Unspoken secrets of the soul

I am grateful for many things, and topping the list is my relationship with my mother, cultivated primarily through lengthy telephone conversations.

During earlier times, our conversations centered on mundane and ultimately unimportant everyday details. Now, with my health challenges but one of many family struggles vying for her attention, our phone conversations have evolved with a richness of unexpected holiness.

I do not use the word “holy” lightly. I can think of no more appropriate approbation to characterize this mutually honored exchange. We talk only of vital life topics that make current events in this world seem hopelessly quaint, dull even. And we laugh at everything.

These are not maudlin discussions of death’s circling proximity. My mother, who is 88, has cancer and a robustly authentic sense of humor. She also walks three to four miles daily, finishes the NY Times crossword puzzle every day, and lives by herself in a house with a second-floor bedroom on the East Coast, far away from where we can render assistance, especially as travel becomes more problematic for me.

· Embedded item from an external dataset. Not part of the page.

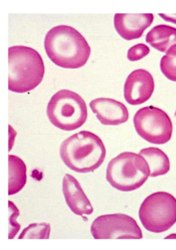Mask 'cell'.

What is our shared response to this predicament? We joke about the other copping out by dying first. And we laugh, not the fear-tinged bravado of a false, void-filling chatter, but with the beautiful conundrum of the intrinsic humor of accepted circumstance. I always feel better after speaking with her, not due to concrete advice or singular insight, but because of the sacred sharing of unspoken secrets of the soul.

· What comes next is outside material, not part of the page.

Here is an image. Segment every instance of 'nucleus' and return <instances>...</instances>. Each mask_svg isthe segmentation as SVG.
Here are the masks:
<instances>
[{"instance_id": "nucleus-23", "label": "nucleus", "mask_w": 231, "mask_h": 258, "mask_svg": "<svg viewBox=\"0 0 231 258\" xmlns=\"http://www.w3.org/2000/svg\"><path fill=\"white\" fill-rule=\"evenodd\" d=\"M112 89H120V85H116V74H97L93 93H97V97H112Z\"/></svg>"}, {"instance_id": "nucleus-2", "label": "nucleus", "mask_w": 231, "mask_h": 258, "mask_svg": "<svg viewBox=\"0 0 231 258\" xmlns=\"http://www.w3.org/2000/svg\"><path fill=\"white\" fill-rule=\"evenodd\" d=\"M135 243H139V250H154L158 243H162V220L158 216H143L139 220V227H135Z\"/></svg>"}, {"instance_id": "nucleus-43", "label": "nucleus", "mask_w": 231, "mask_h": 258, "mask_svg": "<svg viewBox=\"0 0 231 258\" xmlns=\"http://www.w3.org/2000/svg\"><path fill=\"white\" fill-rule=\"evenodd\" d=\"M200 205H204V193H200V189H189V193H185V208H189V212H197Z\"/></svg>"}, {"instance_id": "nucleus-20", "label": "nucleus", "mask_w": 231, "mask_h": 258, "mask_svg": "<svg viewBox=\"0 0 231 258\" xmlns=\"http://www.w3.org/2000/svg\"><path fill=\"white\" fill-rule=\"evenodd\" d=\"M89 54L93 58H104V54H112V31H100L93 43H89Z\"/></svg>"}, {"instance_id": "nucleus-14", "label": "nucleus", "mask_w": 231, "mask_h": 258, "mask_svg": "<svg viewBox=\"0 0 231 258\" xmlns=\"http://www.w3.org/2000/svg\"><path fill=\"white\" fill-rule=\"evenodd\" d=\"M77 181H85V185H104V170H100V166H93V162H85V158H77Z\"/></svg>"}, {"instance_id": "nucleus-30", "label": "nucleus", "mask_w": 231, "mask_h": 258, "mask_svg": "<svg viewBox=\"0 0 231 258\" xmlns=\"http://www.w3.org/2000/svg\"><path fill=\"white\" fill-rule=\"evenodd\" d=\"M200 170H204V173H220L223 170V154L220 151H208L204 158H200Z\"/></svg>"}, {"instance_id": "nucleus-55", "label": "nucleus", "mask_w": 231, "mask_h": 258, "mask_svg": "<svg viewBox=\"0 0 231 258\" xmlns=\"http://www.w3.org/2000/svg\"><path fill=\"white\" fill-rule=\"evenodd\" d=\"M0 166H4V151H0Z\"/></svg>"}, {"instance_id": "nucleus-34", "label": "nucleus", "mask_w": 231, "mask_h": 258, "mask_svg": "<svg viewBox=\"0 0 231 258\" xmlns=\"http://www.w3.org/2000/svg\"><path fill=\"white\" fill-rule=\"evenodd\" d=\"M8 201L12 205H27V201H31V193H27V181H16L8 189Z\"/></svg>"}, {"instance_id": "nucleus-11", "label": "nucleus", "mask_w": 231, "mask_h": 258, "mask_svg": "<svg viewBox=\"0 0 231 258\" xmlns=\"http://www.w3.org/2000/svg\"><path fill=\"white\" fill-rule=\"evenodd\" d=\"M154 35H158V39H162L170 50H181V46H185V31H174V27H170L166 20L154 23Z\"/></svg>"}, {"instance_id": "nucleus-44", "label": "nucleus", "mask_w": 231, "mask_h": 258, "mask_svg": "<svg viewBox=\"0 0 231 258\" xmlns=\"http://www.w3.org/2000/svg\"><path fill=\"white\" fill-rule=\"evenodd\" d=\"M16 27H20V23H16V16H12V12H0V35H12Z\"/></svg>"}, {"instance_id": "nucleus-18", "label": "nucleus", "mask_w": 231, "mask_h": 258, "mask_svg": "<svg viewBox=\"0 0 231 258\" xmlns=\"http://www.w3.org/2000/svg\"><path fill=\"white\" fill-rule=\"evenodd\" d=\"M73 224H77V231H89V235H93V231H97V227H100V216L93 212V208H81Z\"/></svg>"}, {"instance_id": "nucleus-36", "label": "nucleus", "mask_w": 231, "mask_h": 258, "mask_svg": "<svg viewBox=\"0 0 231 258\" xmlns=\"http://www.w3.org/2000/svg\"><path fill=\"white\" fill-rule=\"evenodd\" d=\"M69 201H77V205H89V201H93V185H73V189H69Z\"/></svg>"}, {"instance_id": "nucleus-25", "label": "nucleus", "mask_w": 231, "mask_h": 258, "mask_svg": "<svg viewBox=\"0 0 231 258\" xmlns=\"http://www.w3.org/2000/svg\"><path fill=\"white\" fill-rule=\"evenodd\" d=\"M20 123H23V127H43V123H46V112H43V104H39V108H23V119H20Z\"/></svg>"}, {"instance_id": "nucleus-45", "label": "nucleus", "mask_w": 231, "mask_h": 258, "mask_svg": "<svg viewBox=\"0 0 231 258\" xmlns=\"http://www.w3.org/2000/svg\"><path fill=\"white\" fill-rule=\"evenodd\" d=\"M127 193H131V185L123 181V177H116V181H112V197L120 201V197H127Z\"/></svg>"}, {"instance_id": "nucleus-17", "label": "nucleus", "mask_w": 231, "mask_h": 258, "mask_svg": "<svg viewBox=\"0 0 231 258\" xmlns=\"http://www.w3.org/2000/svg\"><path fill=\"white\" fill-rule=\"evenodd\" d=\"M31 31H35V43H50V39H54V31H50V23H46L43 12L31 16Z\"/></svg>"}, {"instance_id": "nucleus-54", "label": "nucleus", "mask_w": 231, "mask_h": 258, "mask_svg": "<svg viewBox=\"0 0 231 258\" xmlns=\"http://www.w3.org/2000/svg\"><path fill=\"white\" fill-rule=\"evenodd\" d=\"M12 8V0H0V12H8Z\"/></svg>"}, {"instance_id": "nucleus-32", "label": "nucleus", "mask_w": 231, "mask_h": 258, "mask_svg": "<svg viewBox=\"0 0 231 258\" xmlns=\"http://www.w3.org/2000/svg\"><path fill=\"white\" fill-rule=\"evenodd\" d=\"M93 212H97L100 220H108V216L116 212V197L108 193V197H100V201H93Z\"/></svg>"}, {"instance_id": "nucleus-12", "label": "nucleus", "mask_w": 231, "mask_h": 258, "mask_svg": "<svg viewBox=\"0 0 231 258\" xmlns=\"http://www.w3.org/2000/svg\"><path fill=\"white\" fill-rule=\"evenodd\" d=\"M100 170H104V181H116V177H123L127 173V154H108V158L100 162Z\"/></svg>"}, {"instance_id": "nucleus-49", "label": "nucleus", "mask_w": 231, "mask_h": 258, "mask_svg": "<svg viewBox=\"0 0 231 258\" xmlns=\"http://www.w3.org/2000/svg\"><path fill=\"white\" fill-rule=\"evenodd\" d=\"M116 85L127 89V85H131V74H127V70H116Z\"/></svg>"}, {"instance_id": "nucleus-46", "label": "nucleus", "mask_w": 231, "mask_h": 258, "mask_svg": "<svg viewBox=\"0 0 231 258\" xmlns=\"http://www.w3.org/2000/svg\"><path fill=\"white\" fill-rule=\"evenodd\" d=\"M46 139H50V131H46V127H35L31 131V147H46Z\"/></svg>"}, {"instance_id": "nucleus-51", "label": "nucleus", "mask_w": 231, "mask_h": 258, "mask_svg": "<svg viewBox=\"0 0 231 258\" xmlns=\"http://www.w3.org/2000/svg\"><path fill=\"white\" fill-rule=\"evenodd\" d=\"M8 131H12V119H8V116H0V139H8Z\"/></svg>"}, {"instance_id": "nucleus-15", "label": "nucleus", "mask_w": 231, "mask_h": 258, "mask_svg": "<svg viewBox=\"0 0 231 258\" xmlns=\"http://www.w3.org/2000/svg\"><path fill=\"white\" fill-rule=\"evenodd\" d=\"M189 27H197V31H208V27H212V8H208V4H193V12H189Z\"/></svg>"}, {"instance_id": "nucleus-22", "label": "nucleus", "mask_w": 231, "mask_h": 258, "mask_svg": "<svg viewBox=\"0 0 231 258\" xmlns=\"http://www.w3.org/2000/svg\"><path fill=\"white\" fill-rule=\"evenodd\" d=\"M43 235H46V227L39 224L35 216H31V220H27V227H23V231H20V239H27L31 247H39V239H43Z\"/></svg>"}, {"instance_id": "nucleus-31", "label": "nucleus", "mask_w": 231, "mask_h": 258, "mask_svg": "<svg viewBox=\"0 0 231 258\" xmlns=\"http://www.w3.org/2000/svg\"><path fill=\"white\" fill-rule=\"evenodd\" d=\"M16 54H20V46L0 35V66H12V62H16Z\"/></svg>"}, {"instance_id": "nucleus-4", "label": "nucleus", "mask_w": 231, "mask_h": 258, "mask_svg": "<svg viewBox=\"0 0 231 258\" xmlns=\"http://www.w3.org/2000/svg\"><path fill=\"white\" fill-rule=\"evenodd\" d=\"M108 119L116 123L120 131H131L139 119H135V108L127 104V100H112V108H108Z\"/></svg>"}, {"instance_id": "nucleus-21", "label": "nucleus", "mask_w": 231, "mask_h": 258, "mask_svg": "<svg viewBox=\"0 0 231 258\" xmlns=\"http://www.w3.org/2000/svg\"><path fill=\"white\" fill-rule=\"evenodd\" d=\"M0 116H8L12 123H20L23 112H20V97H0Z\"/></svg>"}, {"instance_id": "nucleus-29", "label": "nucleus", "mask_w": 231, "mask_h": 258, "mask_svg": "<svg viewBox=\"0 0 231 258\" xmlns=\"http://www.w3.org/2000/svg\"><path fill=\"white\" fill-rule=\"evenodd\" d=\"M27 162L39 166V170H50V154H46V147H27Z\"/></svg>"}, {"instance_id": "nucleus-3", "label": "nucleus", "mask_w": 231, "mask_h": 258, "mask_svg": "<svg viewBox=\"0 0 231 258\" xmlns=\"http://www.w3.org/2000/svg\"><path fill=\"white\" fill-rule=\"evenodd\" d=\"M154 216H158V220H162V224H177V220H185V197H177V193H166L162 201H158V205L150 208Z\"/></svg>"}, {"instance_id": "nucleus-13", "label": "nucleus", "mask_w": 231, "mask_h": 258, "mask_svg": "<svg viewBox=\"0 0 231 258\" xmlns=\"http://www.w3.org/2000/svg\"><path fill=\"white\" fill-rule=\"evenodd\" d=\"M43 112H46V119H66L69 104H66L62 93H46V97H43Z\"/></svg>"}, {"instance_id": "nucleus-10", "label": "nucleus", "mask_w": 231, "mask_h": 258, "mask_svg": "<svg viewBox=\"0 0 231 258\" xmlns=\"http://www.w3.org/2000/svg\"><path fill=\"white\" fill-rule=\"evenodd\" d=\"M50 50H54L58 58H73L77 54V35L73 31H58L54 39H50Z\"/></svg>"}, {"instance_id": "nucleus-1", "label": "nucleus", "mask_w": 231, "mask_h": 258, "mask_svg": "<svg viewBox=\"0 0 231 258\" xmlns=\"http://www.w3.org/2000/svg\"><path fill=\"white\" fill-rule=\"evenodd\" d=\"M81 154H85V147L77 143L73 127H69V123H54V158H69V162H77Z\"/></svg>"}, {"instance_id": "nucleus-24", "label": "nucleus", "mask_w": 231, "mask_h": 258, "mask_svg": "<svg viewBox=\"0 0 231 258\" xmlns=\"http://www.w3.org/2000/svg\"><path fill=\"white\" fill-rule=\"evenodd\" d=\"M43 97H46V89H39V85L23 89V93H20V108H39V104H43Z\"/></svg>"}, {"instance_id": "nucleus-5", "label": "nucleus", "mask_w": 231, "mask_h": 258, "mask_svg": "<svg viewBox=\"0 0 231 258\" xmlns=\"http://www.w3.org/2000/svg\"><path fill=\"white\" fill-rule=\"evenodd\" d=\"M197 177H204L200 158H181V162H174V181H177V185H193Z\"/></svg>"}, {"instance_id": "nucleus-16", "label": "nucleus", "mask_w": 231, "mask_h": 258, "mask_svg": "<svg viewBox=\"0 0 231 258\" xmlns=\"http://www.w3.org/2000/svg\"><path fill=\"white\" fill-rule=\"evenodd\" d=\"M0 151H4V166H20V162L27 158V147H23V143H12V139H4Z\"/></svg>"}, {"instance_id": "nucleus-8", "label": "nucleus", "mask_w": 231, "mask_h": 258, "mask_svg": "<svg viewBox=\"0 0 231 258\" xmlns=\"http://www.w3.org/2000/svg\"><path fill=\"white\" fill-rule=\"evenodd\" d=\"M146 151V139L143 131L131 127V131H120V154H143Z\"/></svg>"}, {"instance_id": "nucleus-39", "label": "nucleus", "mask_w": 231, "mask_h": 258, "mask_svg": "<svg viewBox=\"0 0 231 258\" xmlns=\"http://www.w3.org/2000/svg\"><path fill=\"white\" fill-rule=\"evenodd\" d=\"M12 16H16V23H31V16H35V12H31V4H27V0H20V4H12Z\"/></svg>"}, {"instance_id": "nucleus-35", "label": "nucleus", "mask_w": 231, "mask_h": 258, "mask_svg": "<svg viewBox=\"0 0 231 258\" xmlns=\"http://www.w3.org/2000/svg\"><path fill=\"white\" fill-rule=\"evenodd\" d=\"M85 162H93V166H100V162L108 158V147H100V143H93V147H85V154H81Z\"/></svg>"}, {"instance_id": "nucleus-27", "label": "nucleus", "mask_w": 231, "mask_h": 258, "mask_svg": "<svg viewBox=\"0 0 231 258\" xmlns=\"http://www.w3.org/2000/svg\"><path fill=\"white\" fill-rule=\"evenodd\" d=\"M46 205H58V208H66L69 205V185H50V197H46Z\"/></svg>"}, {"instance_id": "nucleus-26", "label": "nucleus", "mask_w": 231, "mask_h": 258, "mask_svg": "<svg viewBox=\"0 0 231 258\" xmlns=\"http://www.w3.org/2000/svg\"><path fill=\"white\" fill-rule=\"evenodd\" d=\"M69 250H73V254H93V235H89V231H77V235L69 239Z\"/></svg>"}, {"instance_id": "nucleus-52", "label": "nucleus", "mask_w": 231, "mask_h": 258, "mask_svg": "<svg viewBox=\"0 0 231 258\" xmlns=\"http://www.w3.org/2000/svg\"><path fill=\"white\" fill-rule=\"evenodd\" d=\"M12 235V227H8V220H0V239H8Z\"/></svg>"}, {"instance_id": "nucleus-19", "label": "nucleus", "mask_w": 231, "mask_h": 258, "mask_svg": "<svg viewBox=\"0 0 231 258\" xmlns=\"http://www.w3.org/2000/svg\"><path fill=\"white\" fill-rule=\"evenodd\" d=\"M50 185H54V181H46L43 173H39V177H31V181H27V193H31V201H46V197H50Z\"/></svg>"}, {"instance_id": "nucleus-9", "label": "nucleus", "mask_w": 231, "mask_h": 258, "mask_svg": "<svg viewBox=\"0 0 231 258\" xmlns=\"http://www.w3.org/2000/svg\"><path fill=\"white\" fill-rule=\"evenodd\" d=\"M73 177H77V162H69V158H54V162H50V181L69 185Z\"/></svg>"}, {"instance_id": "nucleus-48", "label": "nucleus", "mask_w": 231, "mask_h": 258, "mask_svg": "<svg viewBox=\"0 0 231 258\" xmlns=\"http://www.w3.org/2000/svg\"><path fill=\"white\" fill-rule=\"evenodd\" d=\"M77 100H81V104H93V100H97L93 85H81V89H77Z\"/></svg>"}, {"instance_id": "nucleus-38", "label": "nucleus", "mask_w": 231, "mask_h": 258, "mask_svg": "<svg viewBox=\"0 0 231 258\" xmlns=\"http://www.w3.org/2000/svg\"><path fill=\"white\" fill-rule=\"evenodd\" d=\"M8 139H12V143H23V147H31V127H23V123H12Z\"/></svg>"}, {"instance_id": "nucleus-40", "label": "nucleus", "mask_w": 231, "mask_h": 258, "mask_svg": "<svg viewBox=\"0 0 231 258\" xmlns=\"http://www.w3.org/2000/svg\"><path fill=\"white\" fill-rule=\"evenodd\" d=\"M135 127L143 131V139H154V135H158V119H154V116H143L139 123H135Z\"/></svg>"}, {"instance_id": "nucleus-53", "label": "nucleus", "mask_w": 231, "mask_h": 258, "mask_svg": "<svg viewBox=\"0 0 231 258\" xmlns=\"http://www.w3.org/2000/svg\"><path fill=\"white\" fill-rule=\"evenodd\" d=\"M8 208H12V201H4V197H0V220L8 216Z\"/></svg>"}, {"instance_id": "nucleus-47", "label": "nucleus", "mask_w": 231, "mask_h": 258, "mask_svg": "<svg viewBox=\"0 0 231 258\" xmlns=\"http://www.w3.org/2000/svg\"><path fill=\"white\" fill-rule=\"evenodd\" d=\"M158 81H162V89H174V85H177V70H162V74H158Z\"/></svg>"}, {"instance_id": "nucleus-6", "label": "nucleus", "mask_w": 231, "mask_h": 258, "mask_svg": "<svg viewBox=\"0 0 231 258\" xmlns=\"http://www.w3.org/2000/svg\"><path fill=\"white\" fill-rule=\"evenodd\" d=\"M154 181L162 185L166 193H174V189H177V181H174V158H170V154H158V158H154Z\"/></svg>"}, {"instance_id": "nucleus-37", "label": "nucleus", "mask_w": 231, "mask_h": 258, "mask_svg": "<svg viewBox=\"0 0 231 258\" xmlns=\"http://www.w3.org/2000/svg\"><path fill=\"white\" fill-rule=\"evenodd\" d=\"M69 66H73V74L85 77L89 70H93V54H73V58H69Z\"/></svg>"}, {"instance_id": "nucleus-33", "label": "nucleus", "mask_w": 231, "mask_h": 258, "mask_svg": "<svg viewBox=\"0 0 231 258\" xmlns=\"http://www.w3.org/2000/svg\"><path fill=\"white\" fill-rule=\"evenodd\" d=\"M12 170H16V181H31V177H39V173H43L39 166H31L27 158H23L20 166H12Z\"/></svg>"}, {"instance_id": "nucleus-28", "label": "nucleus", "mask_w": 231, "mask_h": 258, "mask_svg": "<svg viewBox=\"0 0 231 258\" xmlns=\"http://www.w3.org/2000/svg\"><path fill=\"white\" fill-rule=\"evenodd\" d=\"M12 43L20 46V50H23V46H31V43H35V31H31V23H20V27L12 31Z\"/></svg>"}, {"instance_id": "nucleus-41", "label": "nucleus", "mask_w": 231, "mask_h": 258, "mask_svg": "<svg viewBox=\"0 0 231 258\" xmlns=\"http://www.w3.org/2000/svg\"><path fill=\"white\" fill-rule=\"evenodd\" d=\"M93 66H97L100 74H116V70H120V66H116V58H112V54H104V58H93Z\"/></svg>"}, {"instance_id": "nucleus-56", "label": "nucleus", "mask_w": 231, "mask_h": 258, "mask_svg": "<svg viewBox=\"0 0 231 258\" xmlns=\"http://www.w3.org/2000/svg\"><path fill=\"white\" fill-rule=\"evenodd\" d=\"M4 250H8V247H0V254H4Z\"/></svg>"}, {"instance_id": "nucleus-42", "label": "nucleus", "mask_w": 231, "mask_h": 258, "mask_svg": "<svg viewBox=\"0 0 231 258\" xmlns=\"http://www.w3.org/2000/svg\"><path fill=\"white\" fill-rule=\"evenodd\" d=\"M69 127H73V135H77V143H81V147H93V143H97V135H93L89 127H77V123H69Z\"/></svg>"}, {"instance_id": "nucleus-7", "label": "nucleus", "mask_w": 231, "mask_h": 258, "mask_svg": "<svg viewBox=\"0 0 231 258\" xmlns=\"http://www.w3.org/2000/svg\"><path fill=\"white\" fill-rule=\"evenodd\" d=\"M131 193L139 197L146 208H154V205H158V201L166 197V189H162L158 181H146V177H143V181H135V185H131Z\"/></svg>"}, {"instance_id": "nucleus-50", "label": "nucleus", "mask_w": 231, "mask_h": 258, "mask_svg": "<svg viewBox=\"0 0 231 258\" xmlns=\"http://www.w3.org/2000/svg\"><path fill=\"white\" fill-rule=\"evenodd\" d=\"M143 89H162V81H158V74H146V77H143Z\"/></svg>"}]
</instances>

As life becomes more difficult for each of us, as trials painfully pure in grace join our ever-growing mountain of personal disarray, our humor grows more pointed, our topics more gorgeously esoteric in genuine blessing.

She is a brave companion in comedy. I am incredibly fortunate to have mom share life’s final secrets with me, even from 3,000 miles away—well, especially from 3,000 miles away. Heh, heh…

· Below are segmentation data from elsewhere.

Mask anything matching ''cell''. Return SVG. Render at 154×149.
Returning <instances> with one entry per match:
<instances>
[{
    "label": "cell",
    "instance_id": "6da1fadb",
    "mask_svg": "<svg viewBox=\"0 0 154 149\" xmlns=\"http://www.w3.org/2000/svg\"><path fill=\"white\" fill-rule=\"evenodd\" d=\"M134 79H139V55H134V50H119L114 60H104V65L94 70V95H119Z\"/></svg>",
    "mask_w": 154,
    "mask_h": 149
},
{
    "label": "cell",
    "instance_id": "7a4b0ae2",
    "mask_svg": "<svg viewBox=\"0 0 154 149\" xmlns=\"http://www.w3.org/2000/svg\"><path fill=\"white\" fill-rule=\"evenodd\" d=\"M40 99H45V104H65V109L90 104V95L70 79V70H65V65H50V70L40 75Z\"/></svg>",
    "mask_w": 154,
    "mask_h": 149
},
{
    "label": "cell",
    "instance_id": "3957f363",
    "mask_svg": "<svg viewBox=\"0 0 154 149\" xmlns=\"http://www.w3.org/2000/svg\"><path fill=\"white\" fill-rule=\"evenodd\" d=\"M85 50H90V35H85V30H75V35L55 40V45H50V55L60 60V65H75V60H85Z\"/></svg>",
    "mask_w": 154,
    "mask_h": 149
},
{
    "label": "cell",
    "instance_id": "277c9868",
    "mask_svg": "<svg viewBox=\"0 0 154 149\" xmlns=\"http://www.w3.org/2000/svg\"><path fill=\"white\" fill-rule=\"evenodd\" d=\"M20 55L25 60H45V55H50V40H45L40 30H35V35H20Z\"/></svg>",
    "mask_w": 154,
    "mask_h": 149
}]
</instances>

2 thoughts on “Unspoken secrets of the soul

  1. Thank you, Peter, for helping me understand why my telephone conversations with your mother always leave me laughing despite the latest devastating health reports. She often tells me how much talking to you helps her. I do know that your deep relationship is way beyond the obligatory weekend chats of a good son. I am so grateful for the acceptance of sorrow I’ve learned from both of you. Thanks, too, for the laughs.